··· Paginafragment ···
Goed idee zo’n collegiaal bestuur?
Prima, zo’n collegiaal bestuur, maar hoe heeft de toezichthouder zicht op het individueel functioneren van bestuursleden? Het is een ‘zoektocht in een mijnenveld’, concludeert Marcel Wanrooy, bestuursadviseur bij GITP.
Collegiaal bestuur
Een voorbeeld. Een directieteam dat bestaat uit een algemeen directeur en vijf MT-leden wordt omgevormd tot een collegiale directie van vier personen waarbij de voormalig algemeen directeur een coördinerende rol krijgt. Van de RvC wordt verwacht dat zij zorgt voor de jaarlijkse beoordeling van de directie. Voorheen beoordeelde men alleen de algemeen directeur. Nu moeten alle directieleden worden beoordeeld. Hoe gaat de RvC dit aanpakken, rekening houdend met het principe dat men collegiaal verantwoordelijk is voor de resultaten?
··· Gegevens hieronder ···
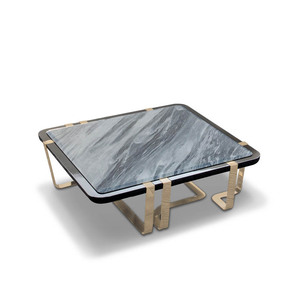 Mesa de Centro Cuadrada de Diseño Moderno Italiano de Lujo con Tapa de Mármol y Estructura de Acero Inoxidable para el Hogar GG-CT-01-CHARISMA RE - Product Image 2
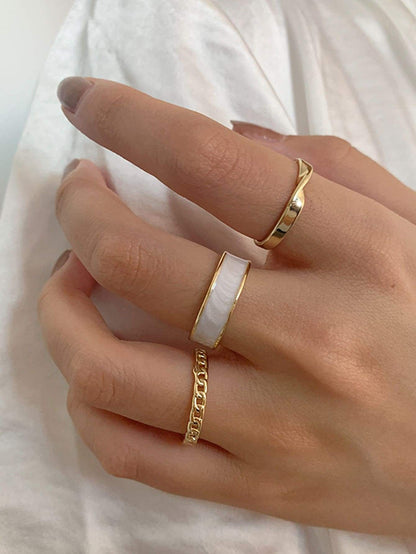 3pcs Chain Decor Ring for Women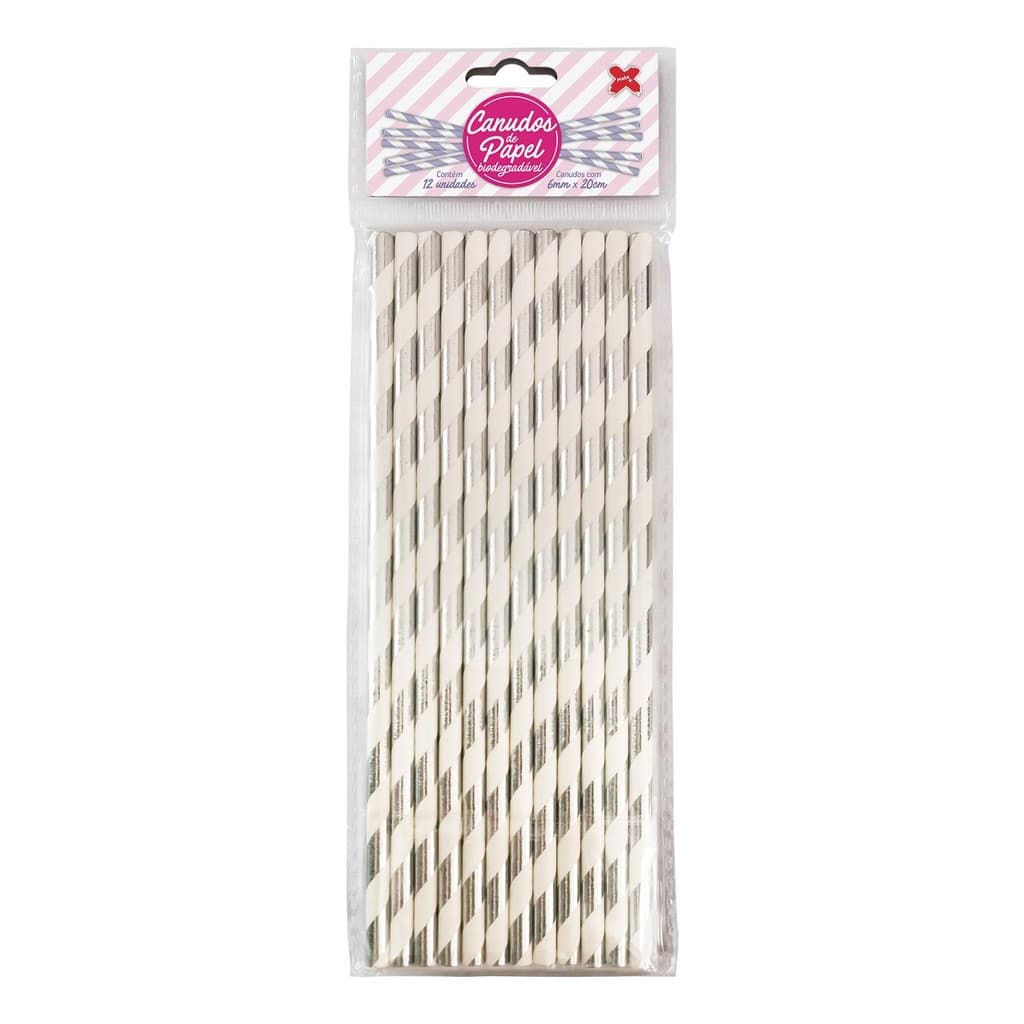 Canudo de Papel Metalizado Listra Branco e Prata Laminado 6mmx200mm - 4300 - 12, 24, 36, 48 ou 60 unidades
···
- Doel van oefening -
Beantwoord alsjeblieft de volgende vragen over het paginafragment hierboven.
(a) Welke functie heeft Marcel Wanrooy?
(b) Uit hoeveel personen bestaat de collegiale directie in het voorbeeld?
(c) Wie beoordeelde de RvC voorheen?

- Uitgewerkte oefening -
(a) Hij is bestuursadviseur bij GITP.
(b) Uit vier personen.
(c) Alleen de algemeen directeur.